Mehmet Zeki; Elazığ’ın Çulçapur Köyünden Kamber Çavuş’un oğludur. Mehmet Zeki’nin bir erkek, bir de kız kardeşi vardır. Kız kardeşinin adı Lütfiye Hanımdır. Mehmet Zeki, ünlü düşünürlerimizden Ziya Gökalp’ın yakın arkadaşı ve onun ekolüne bağlı bir öğretmendir. Mehmet Zeki’nin öğretmenlik dışında zengin bir musiki kültürüne sahip müzisyen olduğu ve musikimizde kullanılmakta olan tüm enstrümanları büyük bir ustalıkla kullanabildiği anlatılmaktadır.


1925 öncesinde Bingöl’de öğretmenlik yapmakta, geleceğimizin güvencesi çocuklarımıza Başöğretmen Mustafa Kemal Atatürk’ün ilkeleri doğrultusunda ve O’nun izinde yürüyerek, yeni Türk harfleriyle okuma-yazmayı öğretmekte, onları bu milli duygularla donatmaya büyük bir çaba göstermektedir. Onun bu idealistliği, kendisini kısa sürede Atatürk’le de yakınlaştırmıştır.


Bingöl’deki sorunları ve gelişmeleri direkt olarak Atatürk’e bildirecek kadar bir yakınlık vardır aralarında. Bingöl PTT’sinden Atatürk’e zaman zaman gizli telgraflar çekerek, patlak verecek olan Şeyh Sait İsyanı’nı, İngiliz Ajanlarının bölgede cirit attıklarını, Şeyhleri ve aşiretleri isyana katılmaları için örgütlediklerini Atatürk’e bildirmiştir.
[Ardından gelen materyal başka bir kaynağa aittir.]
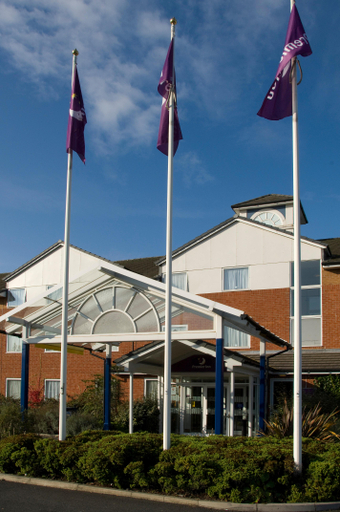 Exterior & Views 2, Premier Inn Middlesbrough Central James Cook Hosp, Middlesbrough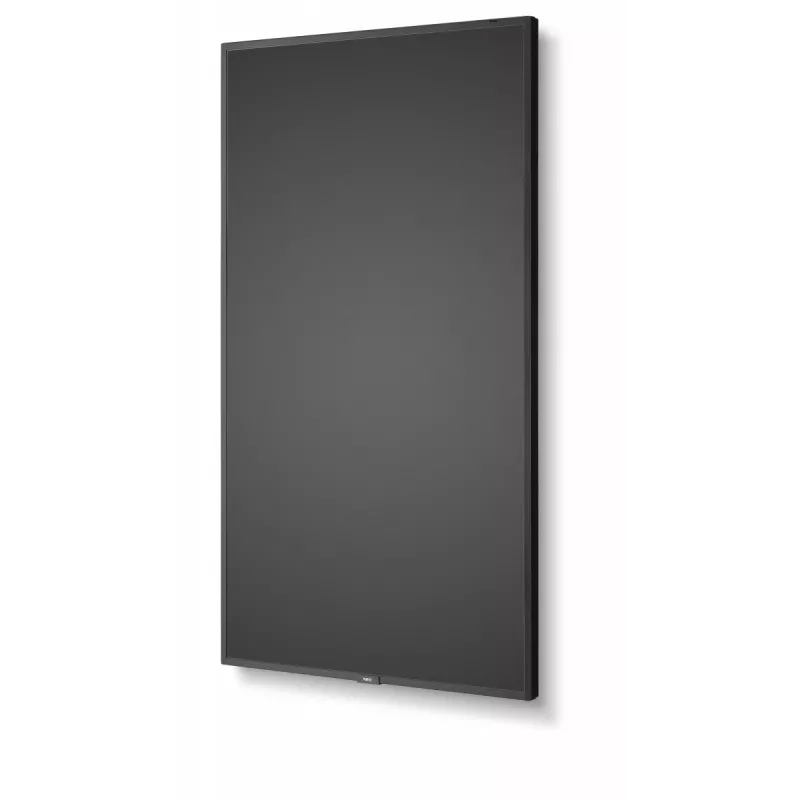 NEC MultiSync M651-2 design quiosque 165,1 cm (65 polegadas) LED 500 cd/m² 4K Ultra HD Preto Processador integrado
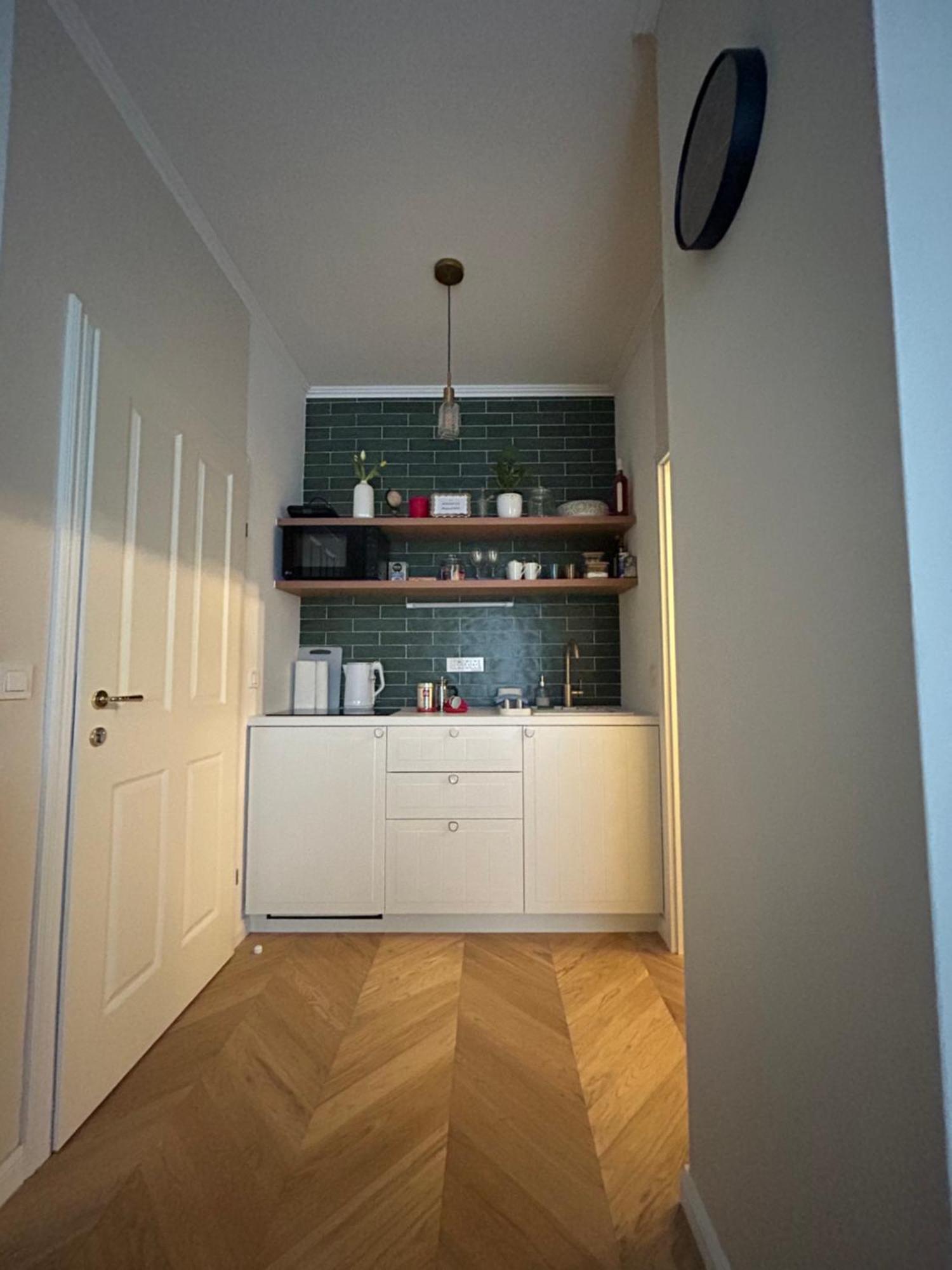 Madea Apartman Zagreb Exterior photo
Ankara’nın isyan uyarısı karşısında Genç Valisi, çıkacak isyana karşı kayıtsız kalmış, hatta Öğretmen Mehmet Zeki hakkında iftiracılık suçlamasıyla soruşturma başlatmıştır. Palu ve Maden Kaymakamlarıyla, dönemin Elazığ Valisi Hilmi Bey de aynı duyarsızlık içerisinde olmuşlardır.


Elazığ Valisi Hilmi Bey ve etrafındakiler Ankara’dan gönderilen isyanın olacağını haber veren şifreleri zamanında çözdürmeyip sabaha bırakmışlardır. Şifreleri çözdürdükten sonrada ciddi manada değerlendirmemişlerdir. Çünkü Elazığ Valisi Hilmi Bey ve beraberindeki zevat, o son geceyi poker masasında geçirmekle meşgullermiş.


Nihayet isyan patlak veriyor.


Şeyh Sait ve taraftarları, “Şeriat” iddiasıyla Lice’den isyanı başlatıyor, dört koldan çevre il, ilçe ve köylere yayılmaya, her tarafı yakıp yıkmaya ve talan etmeye başlıyorlar.


İsyan sonrasında Şeyh Sait’in taraftarlarından bir grup gecenin bir vaktinde, Öğretmen Mehmet Zeki’nin Lice’deki evine gizlice bir baskın düzenliyorlar. Karısı ve kız kardeşinin direnmelerine rağmen, Mehmet Zeki’yi silah zoruyla alıp götürüyorlar. Evin biraz ilerisinde ise acımadan kurşuna dizerek oracıkta öldürüyorlar.


BU olaydan sonra Mehmet Zeki’nin tek çocuğu olan Necat Dündaralp, Atatürk’ün direktifleriyle Devlet tarafından ailesinden alınarak, İstanbul’daki Galatasaray Lisesinde okutulur. Galatasaray Lisesini başarıyla bitiren Necat, daha sonra Ankara Ziraat Fakültesi’nden Ziraat Yüksek Mühendisi olarak mezun olur. Ardından Devlete ait olan Mersin’deki Alata Çiftliği’nde göreve başlar.


İşte bu yıllarda annesinin vefat ettiğini üzüntüyle öğrenir.


Yirmi beş yıllık hizmetini tamamlayan Necat Dündaralp, emekli olduktan sonra eşinin memleketi olan İzmit’e yerleşir ve burada bir süre yaşadıktan sonra da geçirdiği ani bir kalp krizi sonucu vefat eder.